SIGN PETITION>>> http://www.change.org/freepussyriot
Call out to all activists, friends of freedom and social, environmental and economical justice. It is critical that Russian diplomats understand that its not cool to jail people for having an opposing ideology. FREE PUSSY RIOT! In support of the jailed members of Pussy Riot, freedom of speech, human rights and common sense.
Nadezhda Tolokonnikova, Maria Alekhina and Yekaterina Samutsevich will be standing in court to hear the verdict. They can face a maximum of 7 years in jail for a politically motivated action.
They need our support>> Came and bring friends, family and whatever you can like banners, placards, colorful clothing, music, balaclava…
Vist the Free Pussy Riot Website
Closing statement by Yekaterina Samutsevich:
“The fact that Christ the Savior Cathedral had become a significant symbol in the political strategy of our powers that be was already clear to many thinking people when Vladimir Putin’s former [KGB] colleague Kirill Gundyaev took over as head of the Russian Orthodox Church. After this happened, Christ the Savior Cathedral began to be used openly as a flashy setting for the politics of the security services, which are the main source of power [in Russia].

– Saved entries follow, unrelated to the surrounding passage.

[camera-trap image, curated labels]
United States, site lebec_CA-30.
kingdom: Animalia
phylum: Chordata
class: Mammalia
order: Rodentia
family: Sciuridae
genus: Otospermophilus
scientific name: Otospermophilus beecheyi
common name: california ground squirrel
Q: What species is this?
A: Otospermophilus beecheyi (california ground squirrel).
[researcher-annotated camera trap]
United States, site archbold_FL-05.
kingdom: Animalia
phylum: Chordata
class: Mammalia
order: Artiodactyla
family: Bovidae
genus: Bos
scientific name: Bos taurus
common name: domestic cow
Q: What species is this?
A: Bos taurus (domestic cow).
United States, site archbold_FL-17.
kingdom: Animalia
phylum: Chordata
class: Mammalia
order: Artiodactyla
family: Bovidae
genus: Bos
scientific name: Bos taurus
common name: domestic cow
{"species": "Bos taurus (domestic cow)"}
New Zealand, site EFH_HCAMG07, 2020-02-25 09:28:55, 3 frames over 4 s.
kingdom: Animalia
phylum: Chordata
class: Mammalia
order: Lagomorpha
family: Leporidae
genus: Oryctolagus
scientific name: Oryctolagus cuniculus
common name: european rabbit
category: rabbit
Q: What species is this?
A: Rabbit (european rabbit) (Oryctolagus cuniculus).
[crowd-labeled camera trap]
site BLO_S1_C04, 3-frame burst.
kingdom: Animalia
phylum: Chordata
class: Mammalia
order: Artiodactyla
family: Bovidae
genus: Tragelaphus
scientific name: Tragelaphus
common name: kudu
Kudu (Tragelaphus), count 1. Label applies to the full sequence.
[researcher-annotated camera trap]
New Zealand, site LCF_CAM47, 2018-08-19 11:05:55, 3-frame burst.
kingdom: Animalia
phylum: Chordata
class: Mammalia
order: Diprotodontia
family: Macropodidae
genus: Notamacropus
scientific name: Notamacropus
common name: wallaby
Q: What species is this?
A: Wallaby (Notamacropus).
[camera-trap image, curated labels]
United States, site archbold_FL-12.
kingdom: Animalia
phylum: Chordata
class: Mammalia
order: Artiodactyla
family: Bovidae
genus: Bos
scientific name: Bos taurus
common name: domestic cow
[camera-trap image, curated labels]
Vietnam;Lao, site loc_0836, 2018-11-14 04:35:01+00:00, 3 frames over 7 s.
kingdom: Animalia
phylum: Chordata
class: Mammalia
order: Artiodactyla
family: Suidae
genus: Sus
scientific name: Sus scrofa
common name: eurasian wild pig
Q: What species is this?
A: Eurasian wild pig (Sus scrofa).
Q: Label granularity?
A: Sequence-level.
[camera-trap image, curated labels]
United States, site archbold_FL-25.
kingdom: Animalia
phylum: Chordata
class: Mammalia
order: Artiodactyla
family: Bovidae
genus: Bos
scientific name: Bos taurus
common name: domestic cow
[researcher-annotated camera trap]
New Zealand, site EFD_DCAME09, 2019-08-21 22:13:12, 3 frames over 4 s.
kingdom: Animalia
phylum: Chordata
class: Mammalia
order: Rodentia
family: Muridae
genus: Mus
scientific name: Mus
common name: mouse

Why did Putin feel the need to exploit the Orthodox religion and its aesthetics? After all, he could have employed his own, far more secular tools of power—for example, national corporations, or his menacing police system, or his own obedient judiciary system. It may be that the tough, failed policies of Putin’s government, the incident with the submarine Kursk, the bombings of civilians in broad daylight, and other unpleasant moments in his political career forced him to ponder the fact that it was high time to resign; otherwise, the citizens of Russia would help him do this. Apparently, it was then that he felt the need for more convincing, transcendental guarantees of his long tenure at the helm. It was here that the need arose to make use of the aesthetics of the Orthodox religion, historically associated with the heyday of Imperial Russia, where power came not from earthly manifestations such as democratic elections and civil society, but from God Himself.
How did he succeed in doing this? After all, we still have a secular state, and shouldn’t any intersection of the religious and political spheres be dealt with severely by our vigilant and critically minded society? Here, apparently, the authorities took advantage of a certain deficit of Orthodox aesthetics in Soviet times, when the Orthodox religion had the aura of a lost history, of something crushed and damaged by the Soviet totalitarian regime, and was thus an opposition culture. The authorities decided to appropriate this historical effect of loss and present their new political project to restore Russia’s lost spiritual values, a project which has little to do with a genuine concern for preservation of Russian Orthodoxy’s history and culture.
It was also fairly logical that the Russian Orthodox Church, which has long had a mystical connection with power, emerged as this project’s principal executor in the media. Moreover, it was also agreed that the Russian Orthodox Church, unlike the Soviet era, when the church opposed, above all, the crudeness of the authorities towards history itself, should also confront all baleful manifestations of contemporary mass culture, with its concept of diversity and tolerance.”